Die Nacht war schön angenehm und nicht mehr so kalt. Entsprechend fit konnten wir die heute anstehenden Kilometern (ca. 10km) entlang des Lluskamayo River zurücklegen. Nachdem wir an einem großen Camp unser Mittagessen bekommen haben, wurden wir mit einem Minivan über abenteuerliche Straßen bis nach Santa Teresa gefahren. Wer möchte, kann dann noch zu den Hot Springs Cocalmayo fahren – kann ich euch nur empfehlen. Das warme Wasser tut einfach gut :) Abends gibt es dann noch ein Lagerfeuer und die Stimmung unter den Gruppen ist recht ausgelassen und das Bier wurde bei uns nicht schal ;-)
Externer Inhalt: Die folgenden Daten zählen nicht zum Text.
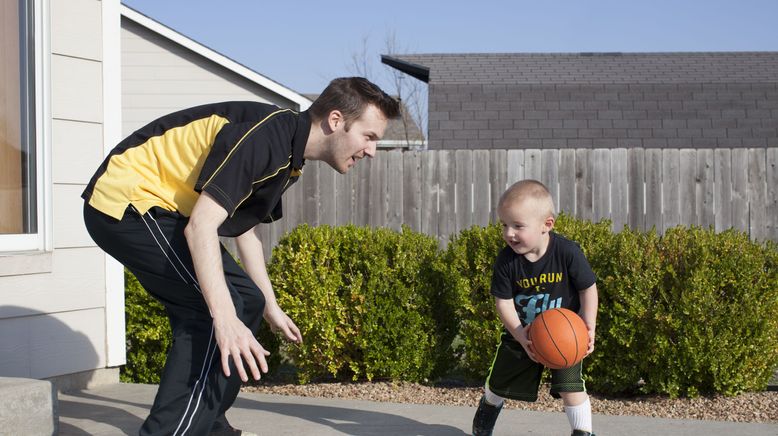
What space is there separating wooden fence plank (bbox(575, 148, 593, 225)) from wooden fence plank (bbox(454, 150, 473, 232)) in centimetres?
138

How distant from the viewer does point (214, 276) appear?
316cm

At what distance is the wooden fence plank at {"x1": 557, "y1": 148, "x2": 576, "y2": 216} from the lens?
11703mm

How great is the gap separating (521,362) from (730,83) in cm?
1484

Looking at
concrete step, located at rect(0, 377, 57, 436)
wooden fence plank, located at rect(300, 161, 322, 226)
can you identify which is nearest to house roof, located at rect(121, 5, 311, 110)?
wooden fence plank, located at rect(300, 161, 322, 226)

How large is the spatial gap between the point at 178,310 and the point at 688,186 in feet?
30.3

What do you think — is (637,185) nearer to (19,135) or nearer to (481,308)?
(481,308)

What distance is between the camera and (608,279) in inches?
234

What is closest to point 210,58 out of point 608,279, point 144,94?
point 144,94

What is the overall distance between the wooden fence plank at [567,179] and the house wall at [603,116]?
4.67 metres

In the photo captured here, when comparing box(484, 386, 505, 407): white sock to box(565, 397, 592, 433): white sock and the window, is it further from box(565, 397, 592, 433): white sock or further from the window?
the window

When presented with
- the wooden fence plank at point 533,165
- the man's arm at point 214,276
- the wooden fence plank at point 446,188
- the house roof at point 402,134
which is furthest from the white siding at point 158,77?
the man's arm at point 214,276

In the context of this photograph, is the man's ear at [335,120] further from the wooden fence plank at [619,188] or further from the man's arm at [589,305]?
the wooden fence plank at [619,188]

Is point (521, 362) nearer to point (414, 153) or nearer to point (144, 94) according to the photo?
point (414, 153)

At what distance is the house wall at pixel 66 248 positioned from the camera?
5477 mm
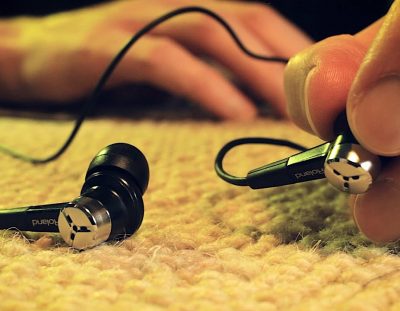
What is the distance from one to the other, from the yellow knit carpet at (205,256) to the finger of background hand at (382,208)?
13 mm

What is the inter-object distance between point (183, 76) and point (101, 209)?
20.6 inches

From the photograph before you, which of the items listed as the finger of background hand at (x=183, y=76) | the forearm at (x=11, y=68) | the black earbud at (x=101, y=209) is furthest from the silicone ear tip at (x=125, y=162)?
the forearm at (x=11, y=68)

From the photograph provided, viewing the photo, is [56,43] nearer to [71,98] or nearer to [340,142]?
[71,98]

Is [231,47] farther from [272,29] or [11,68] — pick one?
[11,68]

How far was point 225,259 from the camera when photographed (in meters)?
0.37

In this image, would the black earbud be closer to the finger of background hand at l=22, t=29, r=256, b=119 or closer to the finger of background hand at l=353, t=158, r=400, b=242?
the finger of background hand at l=353, t=158, r=400, b=242

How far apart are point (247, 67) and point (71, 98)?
27 centimetres

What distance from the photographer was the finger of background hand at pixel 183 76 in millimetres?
868

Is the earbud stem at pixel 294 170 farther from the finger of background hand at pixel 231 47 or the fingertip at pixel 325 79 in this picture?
the finger of background hand at pixel 231 47

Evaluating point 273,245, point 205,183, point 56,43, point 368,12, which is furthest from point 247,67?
point 273,245

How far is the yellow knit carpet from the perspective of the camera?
316 millimetres

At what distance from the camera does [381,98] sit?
13.4 inches

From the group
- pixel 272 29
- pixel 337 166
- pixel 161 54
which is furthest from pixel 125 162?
pixel 272 29

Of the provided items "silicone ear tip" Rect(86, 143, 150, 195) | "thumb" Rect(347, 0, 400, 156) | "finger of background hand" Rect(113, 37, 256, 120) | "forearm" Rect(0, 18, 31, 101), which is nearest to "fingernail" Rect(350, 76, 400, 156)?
"thumb" Rect(347, 0, 400, 156)
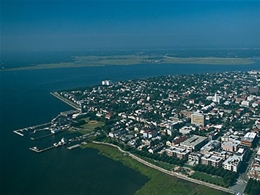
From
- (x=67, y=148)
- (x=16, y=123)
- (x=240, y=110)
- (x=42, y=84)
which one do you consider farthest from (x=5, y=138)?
(x=42, y=84)

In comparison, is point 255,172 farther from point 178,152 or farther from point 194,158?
point 178,152

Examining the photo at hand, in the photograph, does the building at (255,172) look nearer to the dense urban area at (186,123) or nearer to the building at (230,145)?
the dense urban area at (186,123)

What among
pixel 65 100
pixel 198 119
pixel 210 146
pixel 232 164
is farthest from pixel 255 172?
pixel 65 100

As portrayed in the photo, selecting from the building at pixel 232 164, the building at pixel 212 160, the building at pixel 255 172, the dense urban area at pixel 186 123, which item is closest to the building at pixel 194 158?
the dense urban area at pixel 186 123

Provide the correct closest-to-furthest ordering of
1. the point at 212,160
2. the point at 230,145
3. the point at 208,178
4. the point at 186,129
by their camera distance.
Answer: the point at 208,178
the point at 212,160
the point at 230,145
the point at 186,129

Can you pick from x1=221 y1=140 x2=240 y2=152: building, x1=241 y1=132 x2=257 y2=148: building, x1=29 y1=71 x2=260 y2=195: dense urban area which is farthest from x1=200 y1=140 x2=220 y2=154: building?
x1=241 y1=132 x2=257 y2=148: building

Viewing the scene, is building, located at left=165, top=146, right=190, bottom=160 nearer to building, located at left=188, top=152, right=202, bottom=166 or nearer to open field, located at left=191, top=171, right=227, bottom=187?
building, located at left=188, top=152, right=202, bottom=166

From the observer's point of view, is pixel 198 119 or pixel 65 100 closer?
pixel 198 119
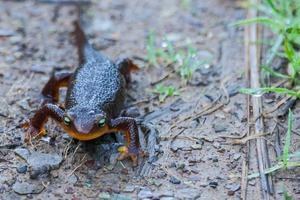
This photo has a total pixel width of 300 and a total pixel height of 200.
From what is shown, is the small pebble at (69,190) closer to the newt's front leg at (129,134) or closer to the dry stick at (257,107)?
the newt's front leg at (129,134)

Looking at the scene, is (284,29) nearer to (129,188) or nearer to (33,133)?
(129,188)

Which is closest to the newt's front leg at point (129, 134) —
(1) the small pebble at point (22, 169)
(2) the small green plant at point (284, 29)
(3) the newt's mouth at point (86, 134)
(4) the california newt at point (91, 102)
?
(4) the california newt at point (91, 102)

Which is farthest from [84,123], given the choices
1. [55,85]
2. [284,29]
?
[284,29]

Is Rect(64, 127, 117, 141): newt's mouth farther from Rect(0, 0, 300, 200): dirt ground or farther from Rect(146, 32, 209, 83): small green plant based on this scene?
Rect(146, 32, 209, 83): small green plant

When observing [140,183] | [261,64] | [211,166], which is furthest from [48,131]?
[261,64]

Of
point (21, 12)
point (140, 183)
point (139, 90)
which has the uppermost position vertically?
point (21, 12)

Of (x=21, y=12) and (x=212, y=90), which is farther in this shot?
A: (x=21, y=12)

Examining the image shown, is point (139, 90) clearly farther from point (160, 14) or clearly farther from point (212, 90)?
point (160, 14)
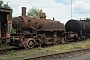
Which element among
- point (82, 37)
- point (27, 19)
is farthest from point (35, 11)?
point (27, 19)

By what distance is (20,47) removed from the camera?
17984 mm

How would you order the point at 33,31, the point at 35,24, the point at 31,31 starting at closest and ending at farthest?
1. the point at 33,31
2. the point at 31,31
3. the point at 35,24

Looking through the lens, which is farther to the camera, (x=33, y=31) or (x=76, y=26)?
(x=76, y=26)

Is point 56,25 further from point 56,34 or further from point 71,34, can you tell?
point 71,34

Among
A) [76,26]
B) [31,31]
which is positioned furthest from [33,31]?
[76,26]

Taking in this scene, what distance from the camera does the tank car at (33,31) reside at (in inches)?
674

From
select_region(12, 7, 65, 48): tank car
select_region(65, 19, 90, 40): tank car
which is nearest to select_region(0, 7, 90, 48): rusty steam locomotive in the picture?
select_region(12, 7, 65, 48): tank car

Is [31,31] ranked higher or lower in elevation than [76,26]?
lower

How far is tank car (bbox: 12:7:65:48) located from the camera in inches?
674

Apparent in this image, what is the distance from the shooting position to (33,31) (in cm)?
1895

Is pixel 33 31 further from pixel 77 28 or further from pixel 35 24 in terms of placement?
pixel 77 28

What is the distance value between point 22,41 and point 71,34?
1001cm

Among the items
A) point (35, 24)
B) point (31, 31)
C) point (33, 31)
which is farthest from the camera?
point (35, 24)

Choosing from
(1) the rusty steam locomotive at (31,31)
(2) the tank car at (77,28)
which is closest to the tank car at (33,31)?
(1) the rusty steam locomotive at (31,31)
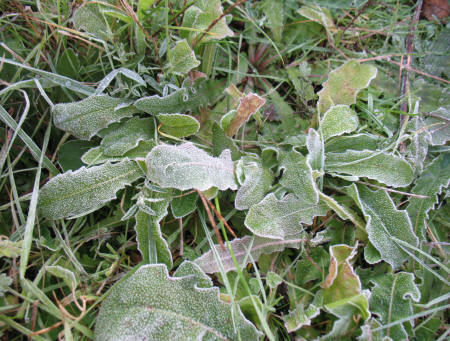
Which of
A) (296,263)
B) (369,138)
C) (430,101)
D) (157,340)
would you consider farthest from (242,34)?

Tag 4: Kopfüber bis Aguas Caliente

Erst um 7 Uhr gingen die Wecker – welch ein Luxus! Heute haben wir unseren Koch verabschiedet, der netterweise gleich ein paar nicht mehr benötigte Sachen mit nach Cusco genommen hat. Da die Laufstrecke für den vierten Tag recht kurz angesetzt ist, kann man die Chance nutzen und sich (kopfüber) beim Ziplinen über Schluchten schwingen. Fünf verschiedene Ziplines und eine gruselige Hängebrücke warten bei Vertikal Zipline auf euch.
Anschließend ging es wieder mit einem Minivan über die Holperstraßen bis nach Hidroelectrica. Dann geht es für 2 – 2 1/2h noch an den Gleisen entlang bis nach Aguas Caliente. Der Weg ist nicht anstrengend, zieht sich aber ein bisschen und die Hitze sorgt dann schon für die Erschöpfung! Unterwegs könnt ihr schon einen ersten Blick auf die beiden Picchu-Berge werfen – zwischen denen liegen die weltberühmten Ruinen. Wir bekamen ein nettes Hostel-Zimmer zugewiesen, kümmerten uns noch (ja, wir sind faul ;-)) um die Busfahrt zum Machu Picchu und gingen zeitig ins Bett.
Tag 5: Auf zu Machu Picchu – dazu bald mehr :)

5 Discussions on
“Unterwegs auf dem Salkantay Trek in Peru”
  • Wow, die Bergwelt da ist ja echt Wahnsinn! Ich muss unbedingt nach Peru. Hatte bisher immer den Inka Trail vorgehabt, aber der Salkantay sieht ja auch klasse aus. Bin gespannt, was es letzten Endes wird :) Danke für diesen tollen Bericht !
    VG, Schwerti

  • Hey
    Ich fliege im Mai nach Peru und werde auch über den Salkantay Trek zum Macchu Picchu wandern. Welches Schuhwerk hattest du denn dabei? Ich überlege ob ich nur mit meinen Timberland Boots wandern soll. Bin mir aber unschlüssig ob das ausreicht oder ich richtige Wanderschuhe brauche.

    LG Maike

    • Hallo Maike,

      guter Plan ;-) Also ich war nur mit weniger Schuhwerk unterwegs. Ich hatte von Salomon Trail Running Schuhe dabei, also nicht einmal knöchelhoch. War aber kein Problem!